So secretive were efforts to create the first self-sustained nuclear reaction in 1942 that physicist Enrico Fermi and his Manhattan Project team quietly toiled beneath the stands of Stagg Field and communicated with each other in code.
That breakthrough ushered in the nuclear age, but also led to the creation of the country’s first national lab, Argonne National Laboratory. Some 70 years later, with 20 countries racing to achieve another world-changing scientific shift—to design and build a better rechargeable “super battery”—Argonne scientists are eager to convey the implications of their work to a broad audience. That’s why Argonne allowed veteran reporter Steve LeVine two years of access to write about U.S. researchers leading the “battery war” charge.
“I wanted to be with America’s team in the battery race, and I found that team right here at Argonne,” said LeVine, a foreign policy journalist who covered energy security and political conflicts in the former Soviet Union, Pakistan and Afghanistan. “I wanted people to get an idea of how innovation and technology shifts happen.”
The result is his new book, The Powerhouse: Inside the Invention of a Battery to Save the World, in which LeVine lays out the high stakes of the battery race: The winner would steer geopolitical power away from Russia and the Middle East, dominate the production of affordable electric cars, and mitigate climate change by transforming the electric grid, drastically reducing fossil fuel consumption.

☆ ☆ ☆

▶ _Your task_: Reproduce the passage above on Argonne National Laboratory and the battery race word for word, from beginning to end.

▶ _Information provided_:
☆ ☆ ☆

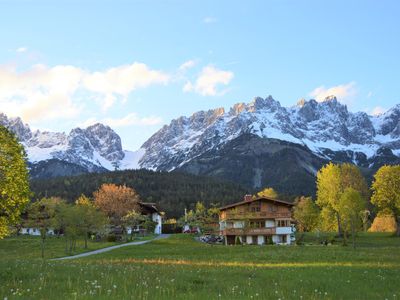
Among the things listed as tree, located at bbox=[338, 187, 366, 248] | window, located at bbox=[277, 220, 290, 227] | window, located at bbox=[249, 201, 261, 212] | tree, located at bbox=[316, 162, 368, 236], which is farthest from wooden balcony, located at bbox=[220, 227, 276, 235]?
tree, located at bbox=[338, 187, 366, 248]

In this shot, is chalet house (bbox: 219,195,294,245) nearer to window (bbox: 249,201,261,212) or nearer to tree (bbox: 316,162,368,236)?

☆ ☆ ☆

▶ _Written reply_:
So secretive were efforts to create the first self-sustained nuclear reaction in 1942 that physicist Enrico Fermi and his Manhattan Project team quietly toiled beneath the stands of Stagg Field and communicated with each other in code.
That breakthrough ushered in the nuclear age, but also led to the creation of the country’s first national lab, Argonne National Laboratory. Some 70 years later, with 20 countries racing to achieve another world-changing scientific shift—to design and build a better rechargeable “super battery”—Argonne scientists are eager to convey the implications of their work to a broad audience. That’s why Argonne allowed veteran reporter Steve LeVine two years of access to write about U.S. researchers leading the “battery war” charge.
“I wanted to be with America’s team in the battery race, and I found that team right here at Argonne,” said LeVine, a foreign policy journalist who covered energy security and political conflicts in the former Soviet Union, Pakistan and Afghanistan. “I wanted people to get an idea of how innovation and technology shifts happen.”
The result is his new book, The Powerhouse: Inside the Invention of a Battery to Save the World, in which LeVine lays out the high stakes of the battery race: The winner would steer geopolitical power away from Russia and the Middle East, dominate the production of affordable electric cars, and mitigate climate change by transforming the electric grid, drastically reducing fossil fuel consumption.